Но Гущин, видимо, решил изобразить влюбленного по полной программе, поэтому, рухнув к моим ногам, стал обнимать мои колени:
— Ради, из-за тебя, и вообще я — твой преданный пес!
Мне очень захотелось двинуть его ногой, чтоб не переигрывал, как вдруг я услышала голос Михаила:
— Тогда тебе не привыкать жить на улице и мерзнуть!
Это он обратился к Сереже, указывая на дверь.
— Прошу. Больше я тебя не держу.
Я замерла. Какой-то голос ледяной у Высоковского. И когда он успел войти?
Сережка удивился, увидев его. Он поцеловал мои ноги и поднялся.
— Уже вернулся? Я только чай сейчас допью, — обратился он весело к Высоковскому, надеясь, наверное, взять его обаянием и оптимизмом, но Миша спокойно возразил:
— Он уже допит. Тебе пора, — подчеркнул он.
Ни «спасибо», ни дружественных пожатий руки, и даже не поинтересовался, как мы тут… У меня поджилки тряслись от поведения Михаила. Сергей хотел ко мне подойти (наверняка, для того, чтобы чмокнуть в щечку), но Высоковский его оттащил, ухватив за рукав, и направил к выходу.
— Бай, любимая! — крикнул Сережа мне на прощанье. Я даже не сумела ему ответить. Уж слишком черная аура была у моего хозяина. Того гляди, меня уволит и тоже заставит спать на половичке у порога.

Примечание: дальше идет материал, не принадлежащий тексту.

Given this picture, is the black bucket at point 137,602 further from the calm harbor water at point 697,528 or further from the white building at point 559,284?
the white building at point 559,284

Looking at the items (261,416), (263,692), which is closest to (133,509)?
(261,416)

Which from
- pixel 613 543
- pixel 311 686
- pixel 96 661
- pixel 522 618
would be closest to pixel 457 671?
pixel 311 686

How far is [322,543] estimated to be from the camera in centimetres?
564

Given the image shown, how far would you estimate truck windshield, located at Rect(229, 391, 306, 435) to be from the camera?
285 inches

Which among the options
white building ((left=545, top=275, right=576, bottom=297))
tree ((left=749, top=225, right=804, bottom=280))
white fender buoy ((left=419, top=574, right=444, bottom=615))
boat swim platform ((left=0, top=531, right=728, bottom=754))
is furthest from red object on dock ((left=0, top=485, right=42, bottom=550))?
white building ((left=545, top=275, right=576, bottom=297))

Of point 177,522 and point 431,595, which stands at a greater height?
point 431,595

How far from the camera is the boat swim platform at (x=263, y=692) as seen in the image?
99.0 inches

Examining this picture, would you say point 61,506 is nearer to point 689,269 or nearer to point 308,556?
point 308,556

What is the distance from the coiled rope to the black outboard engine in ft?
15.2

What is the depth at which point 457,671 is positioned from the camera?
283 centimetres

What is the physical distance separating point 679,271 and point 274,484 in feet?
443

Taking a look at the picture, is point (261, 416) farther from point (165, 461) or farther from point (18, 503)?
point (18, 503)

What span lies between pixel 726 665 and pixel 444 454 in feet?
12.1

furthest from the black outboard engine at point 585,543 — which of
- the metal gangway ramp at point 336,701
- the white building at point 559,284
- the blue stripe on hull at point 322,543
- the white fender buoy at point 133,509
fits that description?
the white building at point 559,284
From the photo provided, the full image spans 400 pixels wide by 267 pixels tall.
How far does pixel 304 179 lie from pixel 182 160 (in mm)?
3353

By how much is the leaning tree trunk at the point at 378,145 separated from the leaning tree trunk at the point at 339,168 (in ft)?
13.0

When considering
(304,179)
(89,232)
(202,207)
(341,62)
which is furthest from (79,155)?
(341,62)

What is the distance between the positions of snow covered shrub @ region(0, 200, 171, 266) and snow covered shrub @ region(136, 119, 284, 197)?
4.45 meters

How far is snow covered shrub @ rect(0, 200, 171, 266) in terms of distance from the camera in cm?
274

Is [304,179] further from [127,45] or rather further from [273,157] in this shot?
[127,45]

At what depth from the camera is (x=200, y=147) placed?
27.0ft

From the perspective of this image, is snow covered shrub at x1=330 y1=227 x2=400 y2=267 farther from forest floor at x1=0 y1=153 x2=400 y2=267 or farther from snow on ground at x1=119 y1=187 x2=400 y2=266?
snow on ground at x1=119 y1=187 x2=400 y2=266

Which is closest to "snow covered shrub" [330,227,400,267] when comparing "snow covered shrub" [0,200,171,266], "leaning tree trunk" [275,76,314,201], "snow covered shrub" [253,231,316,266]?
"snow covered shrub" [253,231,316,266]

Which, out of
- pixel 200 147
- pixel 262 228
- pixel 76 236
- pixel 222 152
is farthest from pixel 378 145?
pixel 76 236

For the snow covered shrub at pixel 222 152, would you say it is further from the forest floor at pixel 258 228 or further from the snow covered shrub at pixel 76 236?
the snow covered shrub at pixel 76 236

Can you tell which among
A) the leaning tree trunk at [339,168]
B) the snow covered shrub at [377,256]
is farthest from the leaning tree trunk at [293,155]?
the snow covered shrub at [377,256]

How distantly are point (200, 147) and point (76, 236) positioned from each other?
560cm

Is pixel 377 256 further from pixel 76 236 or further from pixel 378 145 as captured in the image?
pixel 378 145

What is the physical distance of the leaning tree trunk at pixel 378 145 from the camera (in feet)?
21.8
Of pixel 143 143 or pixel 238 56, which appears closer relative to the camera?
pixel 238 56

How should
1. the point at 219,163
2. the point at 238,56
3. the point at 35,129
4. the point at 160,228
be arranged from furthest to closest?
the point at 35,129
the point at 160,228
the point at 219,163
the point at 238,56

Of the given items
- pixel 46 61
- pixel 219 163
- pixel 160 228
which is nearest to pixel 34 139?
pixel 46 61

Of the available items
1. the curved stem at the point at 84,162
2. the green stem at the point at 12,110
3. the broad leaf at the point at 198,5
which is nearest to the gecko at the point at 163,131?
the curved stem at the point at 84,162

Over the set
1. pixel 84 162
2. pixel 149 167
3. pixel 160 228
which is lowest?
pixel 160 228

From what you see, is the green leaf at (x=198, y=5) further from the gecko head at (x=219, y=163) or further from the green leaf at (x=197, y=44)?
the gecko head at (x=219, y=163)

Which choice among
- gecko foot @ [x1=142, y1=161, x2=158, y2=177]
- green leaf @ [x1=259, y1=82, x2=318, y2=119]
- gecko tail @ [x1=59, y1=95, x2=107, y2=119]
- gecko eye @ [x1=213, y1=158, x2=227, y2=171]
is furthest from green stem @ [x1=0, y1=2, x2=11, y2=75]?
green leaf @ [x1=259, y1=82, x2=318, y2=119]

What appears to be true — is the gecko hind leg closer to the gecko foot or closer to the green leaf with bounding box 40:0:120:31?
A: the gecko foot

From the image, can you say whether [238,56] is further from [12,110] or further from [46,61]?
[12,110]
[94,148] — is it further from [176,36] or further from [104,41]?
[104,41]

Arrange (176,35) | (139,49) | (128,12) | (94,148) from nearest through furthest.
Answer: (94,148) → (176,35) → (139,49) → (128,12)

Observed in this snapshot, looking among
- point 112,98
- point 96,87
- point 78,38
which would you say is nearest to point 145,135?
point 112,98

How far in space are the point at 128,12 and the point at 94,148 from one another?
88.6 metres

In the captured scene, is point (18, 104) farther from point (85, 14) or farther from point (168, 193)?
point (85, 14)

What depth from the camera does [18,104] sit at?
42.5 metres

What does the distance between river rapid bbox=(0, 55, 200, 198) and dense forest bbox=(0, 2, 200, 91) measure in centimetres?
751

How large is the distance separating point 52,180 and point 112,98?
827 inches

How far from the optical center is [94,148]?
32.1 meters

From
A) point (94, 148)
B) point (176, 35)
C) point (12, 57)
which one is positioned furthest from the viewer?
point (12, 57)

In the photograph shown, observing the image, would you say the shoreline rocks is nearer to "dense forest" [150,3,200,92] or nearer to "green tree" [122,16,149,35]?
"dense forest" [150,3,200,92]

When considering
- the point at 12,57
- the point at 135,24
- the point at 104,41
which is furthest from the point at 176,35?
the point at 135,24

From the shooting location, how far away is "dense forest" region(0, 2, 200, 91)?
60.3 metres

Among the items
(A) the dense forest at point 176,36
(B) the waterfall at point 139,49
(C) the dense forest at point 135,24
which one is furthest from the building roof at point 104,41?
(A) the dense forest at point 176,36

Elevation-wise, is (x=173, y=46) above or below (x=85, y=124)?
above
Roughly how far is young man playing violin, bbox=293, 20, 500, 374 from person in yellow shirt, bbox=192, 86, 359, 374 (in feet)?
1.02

Я услышала, как захлопнулась дверь. Михаил, словно тень, появился в дверном проеме и, мягко улыбаясь, сказал:
— Надоели эти наглые журналисты…
Тут он подошел ближе и, всматриваясь в мое лицо, спросил:
— Как ты? Успокоилась?
— Все хорошо, — заверила его я.
Мне было стыдно за свою слабость. Я так ревела, словно… словно я его девушка, а не охранник. Уснула на его плече, а ведь должна его охранять.
— Понятно.
Он вышел из комнаты, а я тут же рухнула на кровать. Что ему понятно? Может, завтра заставит ехать на работу? А как я поеду в таком изувеченном пальто? Мне же нечего надеть…
Я закусила губу, предвкушая трудный разговор с Высоковским. Терпеть не могу просить, а ведь придется!
Через некоторое время Высоковский вошел уже переодетый. Светлые волосы его были мокрые, и от него свежо пахло гелем. В руках Михаил держал поднос с ваткой, какими-то лекарствами и шприцем.
— Ты меня собрался лечить?! — в изумлении прокричала я.
— Тебе прописали лечение, — спокойно ответил он. — Повязку уже можно снять. Я обработаю глаз, сделаю укол, осмотрю раны. И можешь спать.